I was poking around the geoblogosphere, and I came across this post on field trip etiquette. One of Jessica's pieces of advice is to make sure your observations and interpretations are separate.
When I was an undergrad, I didn't have the years of experience to really see an outcrop and know what was going on. I would copy down whatever the professor said and then sort of took it on faith that there was a correct interpretation. But when I started doing fieldwork as part of my job, there was no correct interpretation waiting. There were no grades. All I had were my observations.
I started out by taking meticulous field notes because I didn't know which observations were important. I still take the most thorough field notes of any geologist I know, because I've learned from long experience that what observations are important may only be determined months later when I'm writing the report. And honestly, reviewers and regulators may have different interpretations of the data. But we can't have a good argument over interpretations if we don't have the basic observations first. What is the texture like? The color? Does it smell funny? Is there a sort of oily sheen on the soil samples? Are there any super-fine layers that could signal a change in geochemistry?
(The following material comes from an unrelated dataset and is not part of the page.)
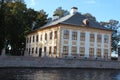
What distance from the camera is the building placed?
45.7m

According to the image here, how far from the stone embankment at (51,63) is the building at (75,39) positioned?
3097 mm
When I was a grad student, I taught a lab for a foundation undergrad geology course. I had the hardest time getting the students to focus on what they could see, rather than what they thought I wanted to hear. I knew what the formation was right away, but that was because my eyes had been trained by years of doing my own observations. What I wanted to see from students was a list of observations. Once they had those, they could crack open the book and try and figure out what they were looking at.
Without data, without notes, without a trail of evidence, your interpretation is just technical-sounding BS.